WHAT YOU HAVE TO DO:
What you return should be only the lines in the entries below between the one holding "top view 117368973" and the one holding "Children sit at", ends included, with every picture left out.
Start of MATERIAL SHOWN
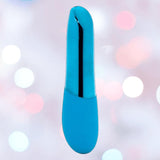 The Nu Sensuelle Nikita High-Power Nitro Bullet Vibrator by NOVEL CREATIONS USA features a deep turquoise, sleek cylindrical design with a shiny strip, shown against a blurred background with soft white and pink circular lights.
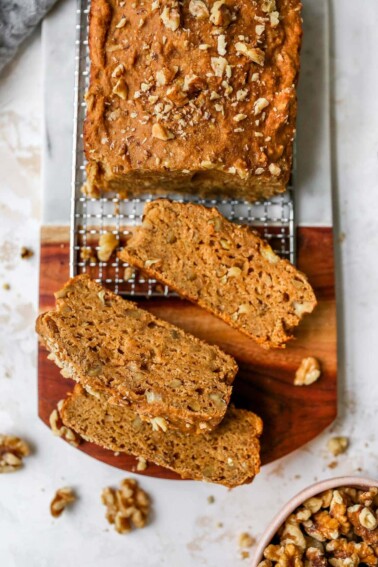 Loaf of banana bread with slices taken out of it.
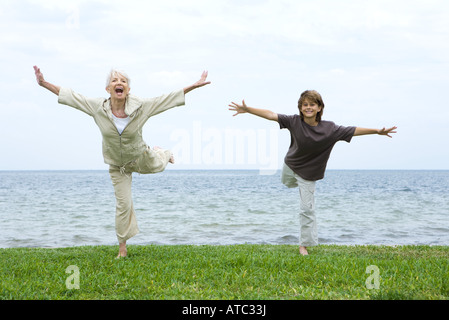 Grandmother and grandson standing on one leg, arms outstretched, both smiling at camera Stock Photo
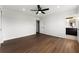 The bedroom features a ceiling fan, wood-look laminate floors and an ensuite bathroom at 801 Arbor Hill Dr, Stone Mountain, GA 30088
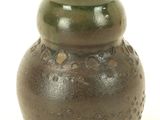 a brown vase with holes in it on a white surface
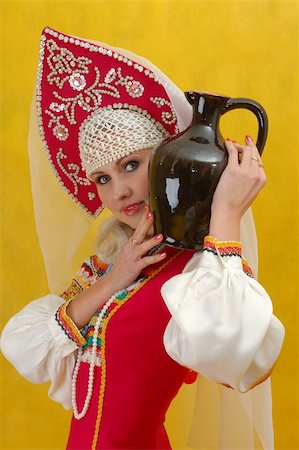 simsearch:400-05051542,k - Close-up. Woman in a folk russian dress holds a jug on yellow background Stock Photo - Budget Royalty-Free & Subscription, Code: 400-04012471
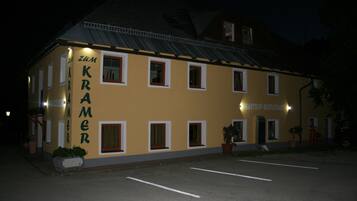 A building with the sign "Zum Kramer" and "Gasthof Restaurant" indicating it is a restaurant. There are multiple windows and a door, and the building is lit at night.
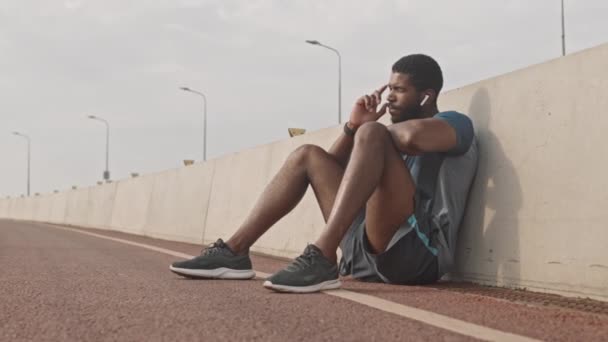 年轻的非洲裔美国运动员坐在跑道上 在慢跑前休息 参加室外晨练 在无线耳机中欣赏音乐的慢镜头 — 图库视频影像
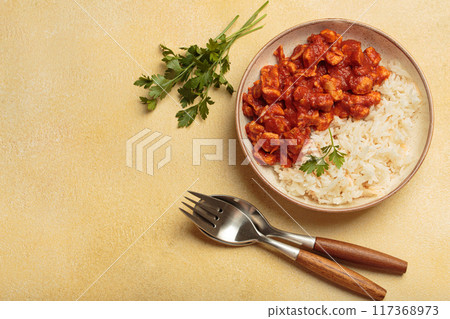 Indian chicken curry served with white rice and turmeric on yellow background top view Indian chicken curry served with white rice and turmeric on yellow background top view 117368973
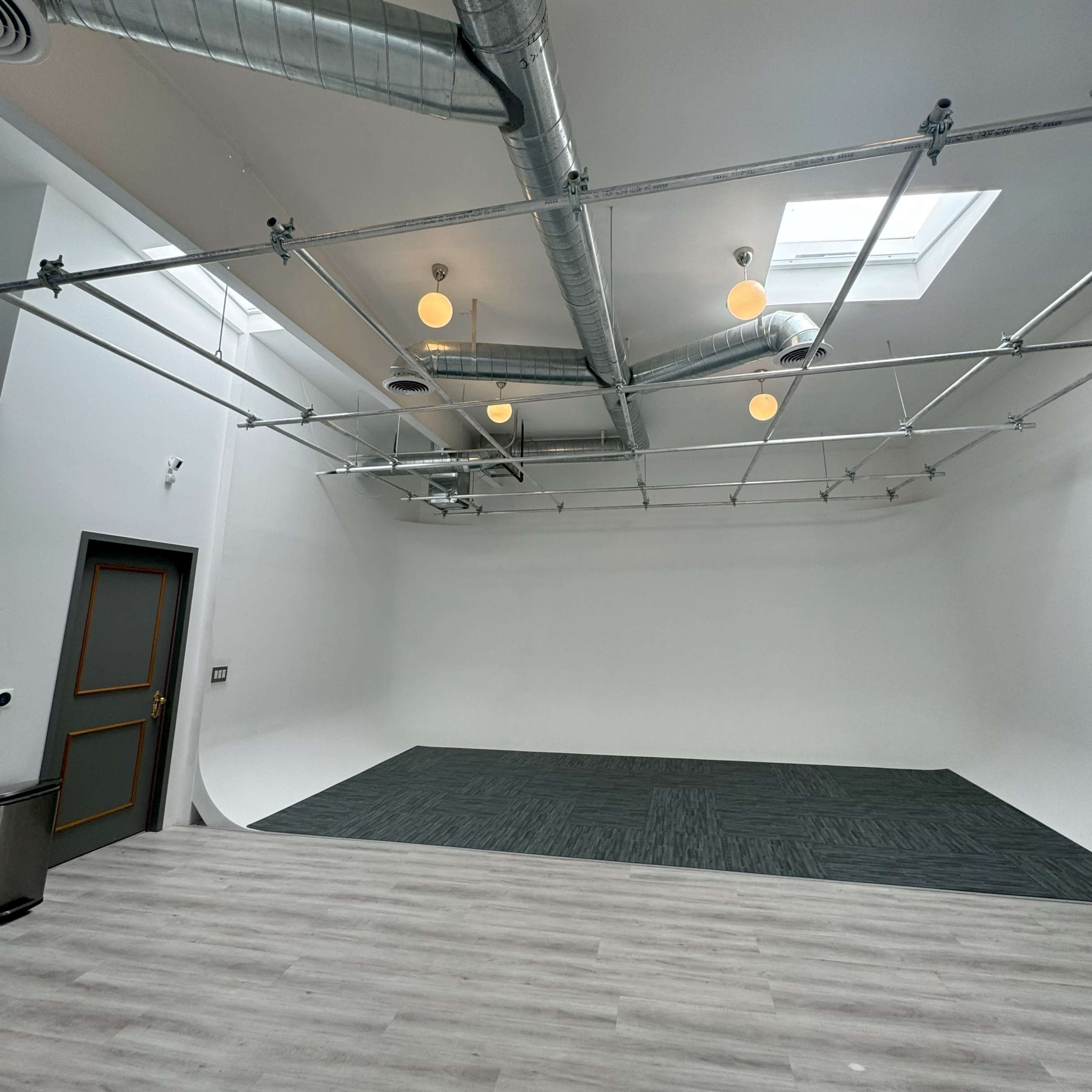 A spacious, empty studio with a white backdrop, gray flooring, and visible ceiling ducts and lights.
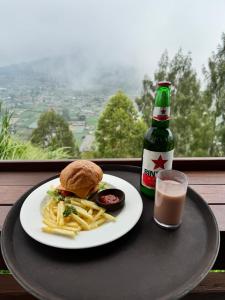 a plate with a sandwich and fries and a bottle of drink at Pinggan luxury camp in Baturaja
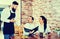 Waiter serving rural restaurant guests at table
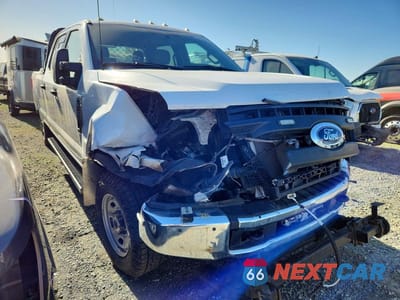 Czwarte zdjęcie samochodu z boku: 2022 FORD F350 VIN:1FT7W3B64NEF59741 - miniatura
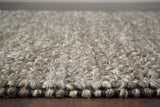 Handwoven charcoal wool rug edge and border detail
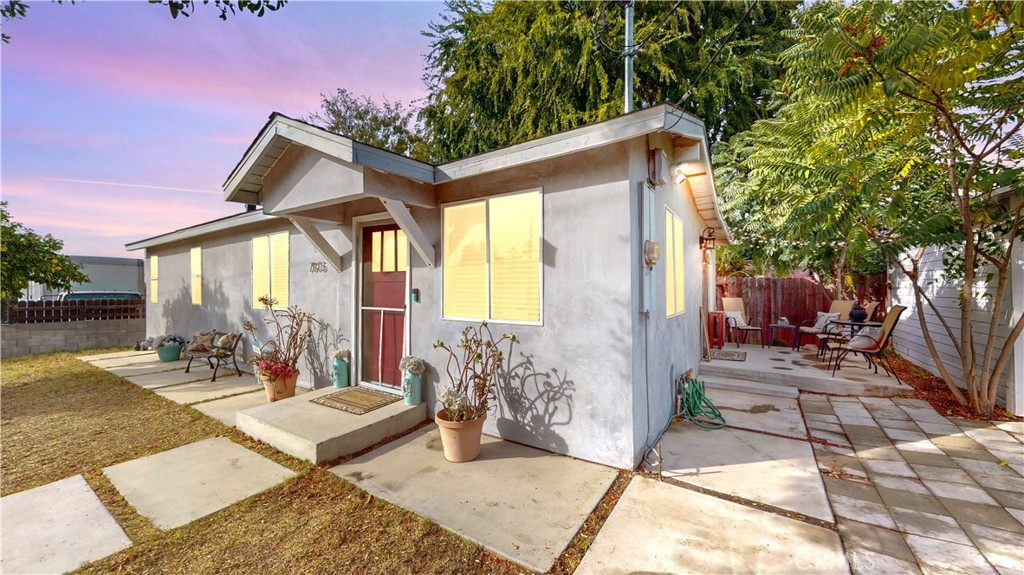 a front view of a house with outdoor seating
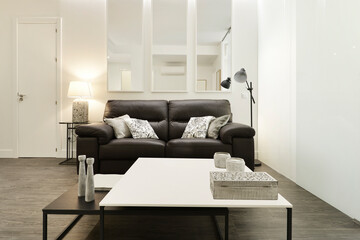 Living room with dark brown leather sofa in lightly decorated room with black and white square wooden side tables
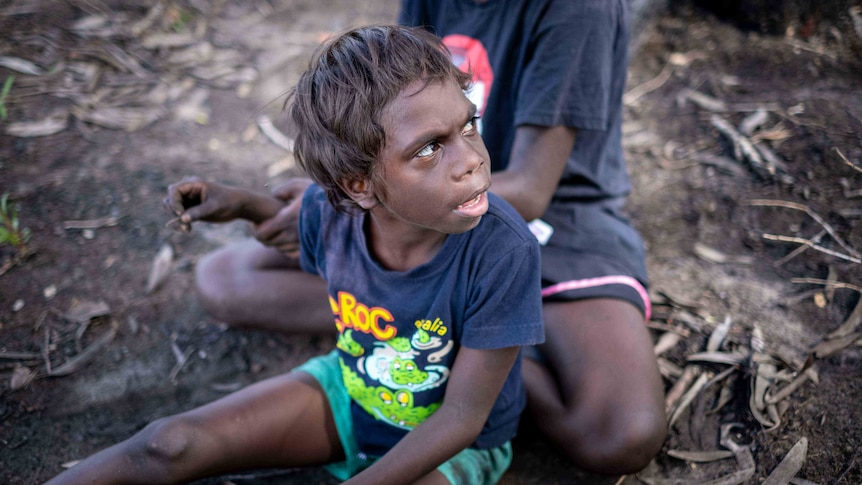 Children sit at Magela Creek in Kakadu National Park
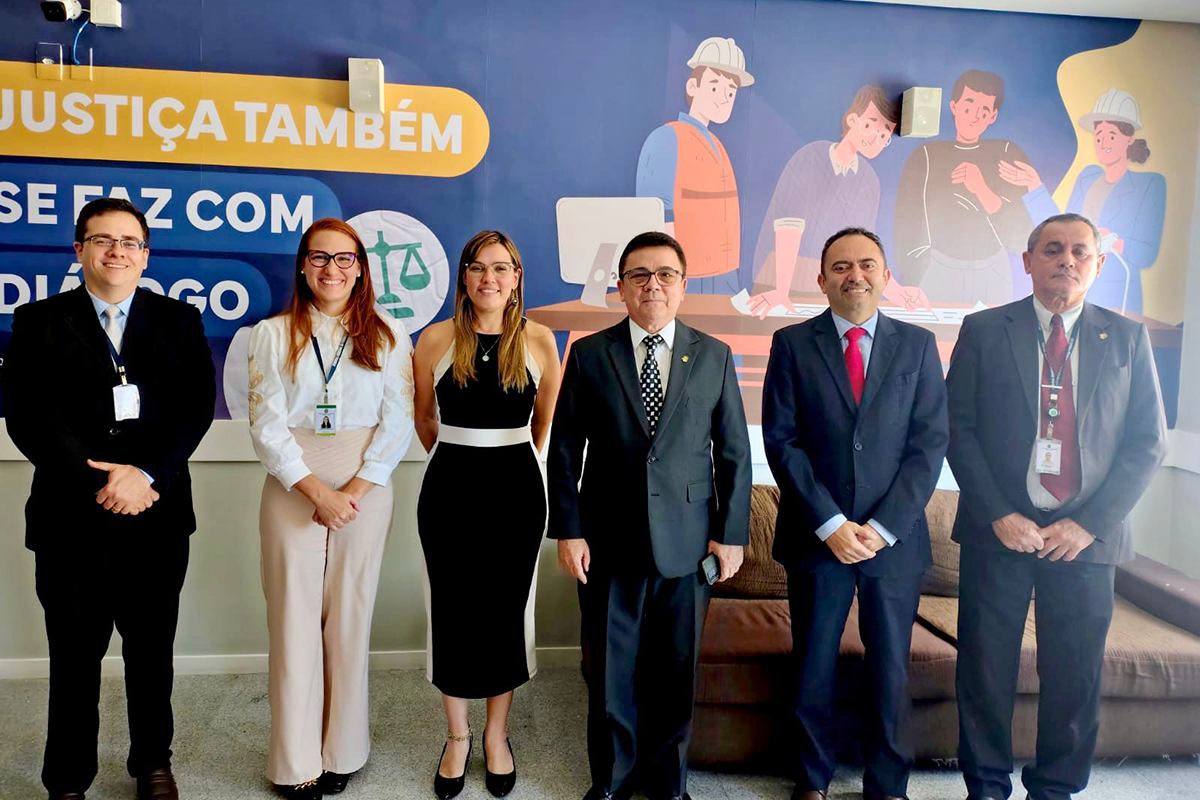 Seis profissionais, sendo quatro homens de terno e duas mulheres em trajes sociais, posam alinhados em um ambiente interno. Ao fundo, um painel azul exibe a frase "JUSTIÇA TAMBÉM SE FAZ COM DIÁLOGO" junto a ilustrações de trabalhadores e uma balança. Todos sorriem para a câmera, transmitindo uma postura formal, cordial e de cooperação institucional.
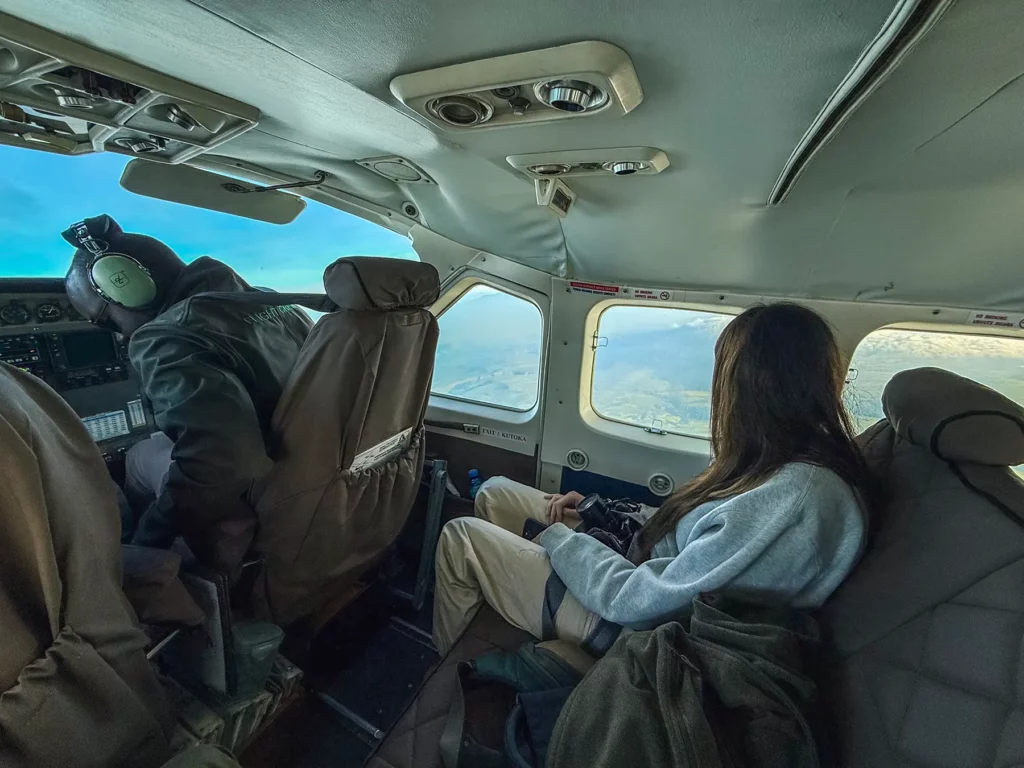 Ella McKendrick on small safari plane (Cessna Caravan) flying over the Serengeti in Tanzania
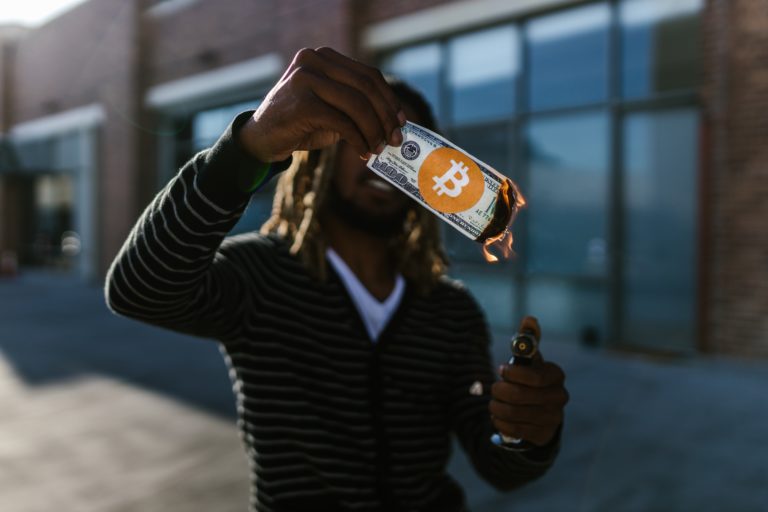 Mann zündet ein Geldschein mit Bitcoin Logo an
End of MATERIAL SHOWN
TASK OUTPUT:
 Indian chicken curry served with white rice and turmeric on yellow background top view Indian chicken curry served with white rice and turmeric on yellow background top view 117368973
 A spacious, empty studio with a white backdrop, gray flooring, and visible ceiling ducts and lights.
 a plate with a sandwich and fries and a bottle of drink at Pinggan luxury camp in Baturaja
 Waiter serving rural restaurant guests at table
 Czwarte zdjęcie samochodu z boku: 2022 FORD F350 VIN:1FT7W3B64NEF59741 - miniatura
 Handwoven charcoal wool rug edge and border detail
 a front view of a house with outdoor seating
 Living room with dark brown leather sofa in lightly decorated room with black and white square wooden side tables
 Children sit at Magela Creek in Kakadu National Park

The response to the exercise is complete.